As mentioned in the above paragraph, it can be concluded that an individual resident outside India (other than a resident of Pakistan or Bangladesh) or an entity incorporated outside India (other than an entity in Pakistan or Bangladesh) may contribute unfamiliar capital either via capital commitment or by acquisition/transfer of profit shares in the capital construction of an LLP.
Nonetheless, Foreign Portfolio Investor, Foreign Institutional Investor, or Foreign Venture Capital Investor enrolled as per SEBI rules are not qualified to contribute unfamiliar capital to the LLP.
Foreign Direct Investment is allowed under the automatic route in LLPs working in areas/exercises where 100% FDI is permitted through the automatic route. To learn about such areas, a reference can be made to Annex B for Schedule 1 of these Regulations.
An Indian organization or a Limited Liability Partnership, which has foreign investment, will be allowed to make downstream interest in one more organization or LLP occupied with areas in which 100% FDI is permitted under the automatic routes and there are no FDI connected performance conditions. The onus will be on the Indian organization/LLP tolerating downstream ventures to guarantee consistency with the above conditions.

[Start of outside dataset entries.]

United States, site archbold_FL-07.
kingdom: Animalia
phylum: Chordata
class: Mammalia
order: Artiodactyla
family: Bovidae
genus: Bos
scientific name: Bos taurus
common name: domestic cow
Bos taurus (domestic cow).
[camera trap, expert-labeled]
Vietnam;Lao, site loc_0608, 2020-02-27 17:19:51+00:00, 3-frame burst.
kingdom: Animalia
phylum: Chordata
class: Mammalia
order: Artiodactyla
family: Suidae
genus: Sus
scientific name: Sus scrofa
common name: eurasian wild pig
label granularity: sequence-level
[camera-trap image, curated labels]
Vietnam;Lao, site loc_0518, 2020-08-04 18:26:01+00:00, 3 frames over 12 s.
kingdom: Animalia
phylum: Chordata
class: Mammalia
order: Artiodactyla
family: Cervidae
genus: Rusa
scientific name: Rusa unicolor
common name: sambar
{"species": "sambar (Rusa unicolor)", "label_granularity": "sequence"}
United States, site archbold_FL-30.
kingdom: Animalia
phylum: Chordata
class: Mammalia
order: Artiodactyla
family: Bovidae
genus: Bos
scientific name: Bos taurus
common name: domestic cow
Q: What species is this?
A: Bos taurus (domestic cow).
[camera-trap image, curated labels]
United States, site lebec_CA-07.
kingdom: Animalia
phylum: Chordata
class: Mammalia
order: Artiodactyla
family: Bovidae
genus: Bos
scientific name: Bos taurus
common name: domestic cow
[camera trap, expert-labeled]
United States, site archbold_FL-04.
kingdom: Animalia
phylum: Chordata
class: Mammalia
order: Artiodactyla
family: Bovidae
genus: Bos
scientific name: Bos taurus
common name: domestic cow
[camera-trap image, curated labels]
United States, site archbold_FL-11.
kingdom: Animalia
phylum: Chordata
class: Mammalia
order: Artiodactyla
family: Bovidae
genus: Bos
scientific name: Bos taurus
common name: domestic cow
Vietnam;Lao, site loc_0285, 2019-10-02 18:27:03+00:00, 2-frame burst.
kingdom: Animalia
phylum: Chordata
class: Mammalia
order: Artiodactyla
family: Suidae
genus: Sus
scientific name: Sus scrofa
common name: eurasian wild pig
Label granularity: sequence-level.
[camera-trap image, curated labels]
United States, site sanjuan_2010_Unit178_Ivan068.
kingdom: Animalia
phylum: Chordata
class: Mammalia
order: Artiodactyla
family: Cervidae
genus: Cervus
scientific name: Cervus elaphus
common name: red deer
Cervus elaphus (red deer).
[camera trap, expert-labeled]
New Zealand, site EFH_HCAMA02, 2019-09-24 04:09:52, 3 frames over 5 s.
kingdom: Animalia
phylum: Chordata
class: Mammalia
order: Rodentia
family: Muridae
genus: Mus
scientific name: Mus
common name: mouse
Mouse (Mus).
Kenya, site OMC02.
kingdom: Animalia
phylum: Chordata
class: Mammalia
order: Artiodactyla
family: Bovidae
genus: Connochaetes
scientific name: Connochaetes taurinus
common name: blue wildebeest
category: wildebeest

However, there is a list of sectors where Foreign Direct Investment is not permissible. The sectors are:
Any contribution made to capital from a limited liability partnership would be an eligible investment under the scheme. Any payment made by an investor towards capital contributions shall include:
From the article drafted above, we can conclude that through investments in an LLP is a difficult way and includes a lot of restrictions, it is still considered as one of the most important ways of investment in the sectors to support the economic conditions of the country. Therefore, foreign direct investment is encouraged by the government as well as the Ministry of Corporate Affairs.